Gender Trouble: Feminism And the Subversion of Identity, explique cette dynamique sociale qui

se juxtapose avec le discours d’Howard Becker présenté plus haut au sujet des « outsiders »: The cultural matrix through which gender identity has become intelligible requires that certain

kinds of « identities » cannot « exist » — that is, those in which gender does not follow from sex and those in which practices or desire do not « follow » from either sex or gender. « Follow » in this context is a political relation of entailment instituted by the cultural laws that establish and regulate the shape and meaning of sexuality. Indeed, precisely because certain kinds of « gender identities » fail to conform to those norms of cultural intelligibility, they appear only as developmental failures or logical impossibilities from within that domain. (Butler, 1990, p. 17)

La théorie de Butler montre qu’à l’intérieur d’une interaction sociale quotidienne où se présente à nous une personne dont le genre, a priori, ne correspond pas aux attentes sociales de genre, il peut être plus difficile pour certain-es d’interagir dans un tel contexte ne sachant pas comment interpréter ni appréhender la situation. Ajoutons que, comme l’indique Butler, la justification médicale et le pourquoi scientifique pourraient, par conséquent, être des instruments de normalisation de l’interaction (Idem.). Parallèlement, à une période où les réseaux sociaux et les échanges virtuels font, pour la plupart d’entre nous, partie intégrante de nos vies, les normes agissent différemment à l’intérieur de ce contexte. L’auteure Kay Siebler s’intéresse précisément à cette problématique dans son ouvrage Learning Queer Identity In the Digital Age (2016) dans lequel elle fait mention de cette dichotomie et montre en quoi, au-delà de la critique qui en est faite par les chercheur-euses, il est parfois difficile de ne pas être influencé par cette perspective. Elle ajoute par ailleurs que le traitement des médias en est un bon exemple ; Siebler montre comment ces moyens de communication et de divertissement créent des archétypes LGBTQ+ associés à des stéréotypes qui pourraient être perçus comme positifs (car ils offrent une visibilité aux communautés et montrent une ouverture) mais qui, en analysant en profondeur, renforceraient le système des normes de genre et de sexualité (hétéronormativité et cissexisme) (Siebler, 2016, p. 159-160).

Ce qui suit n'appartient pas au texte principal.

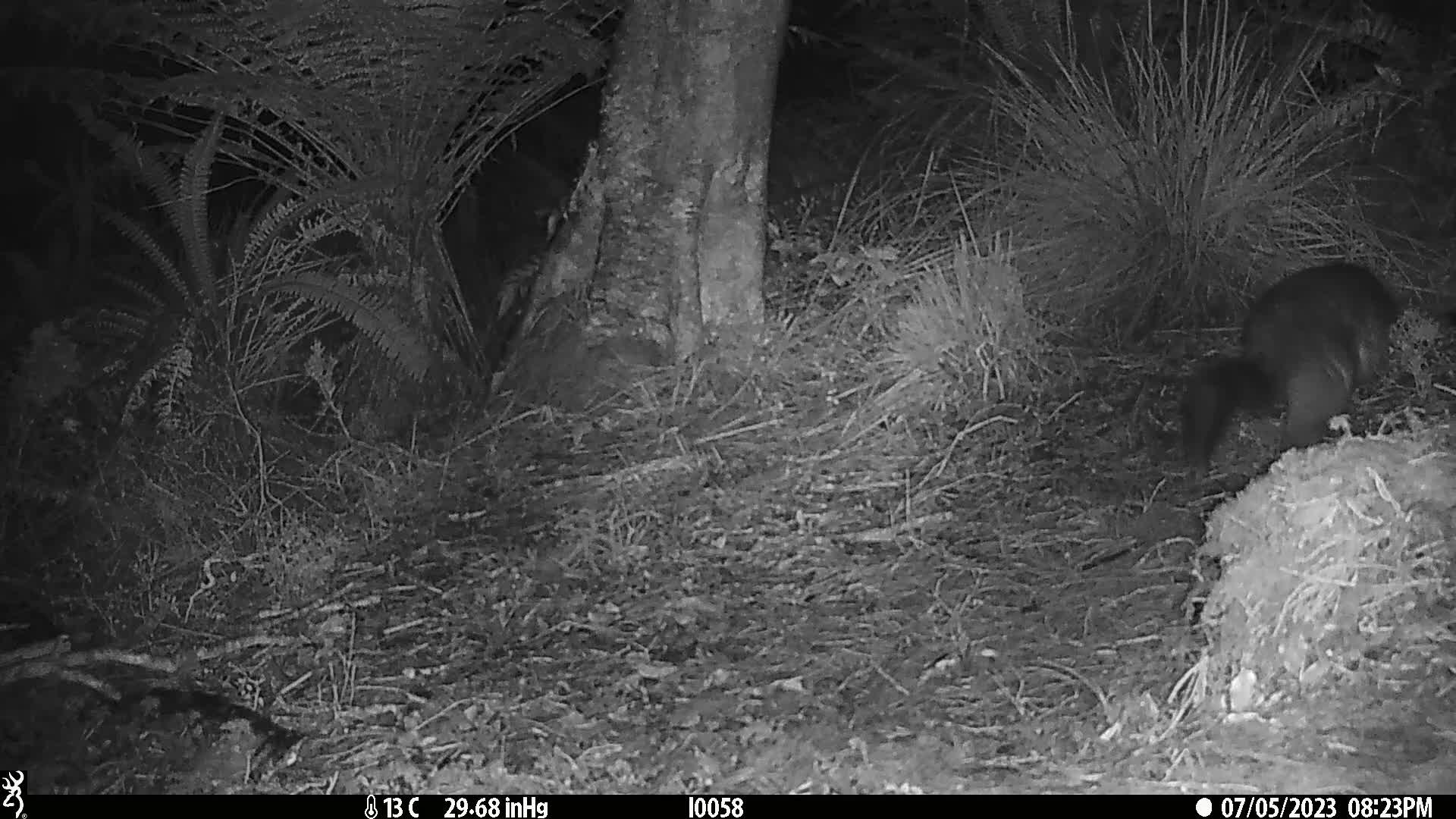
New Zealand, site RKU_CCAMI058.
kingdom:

Pour les besoins de l’étude et parce que notre échantillon de personnes s’identifiant à la non- binarité est composé de seulement 2 personnes, dont l’une dit s’identifier aussi au genre homme, la notion de binarité homme et femme sera centrale : l’objectif est de montrer la présence des inégalités de genre et la croisée des perspectives. Le fait de s’intéresser à la fois aux hommes trans et aux femmes trans nous permet ainsi de montrer en quoi les réalités peuvent être différentes en fonction du genre et à quel moment les expériences se rejoignent, tous genres confondus.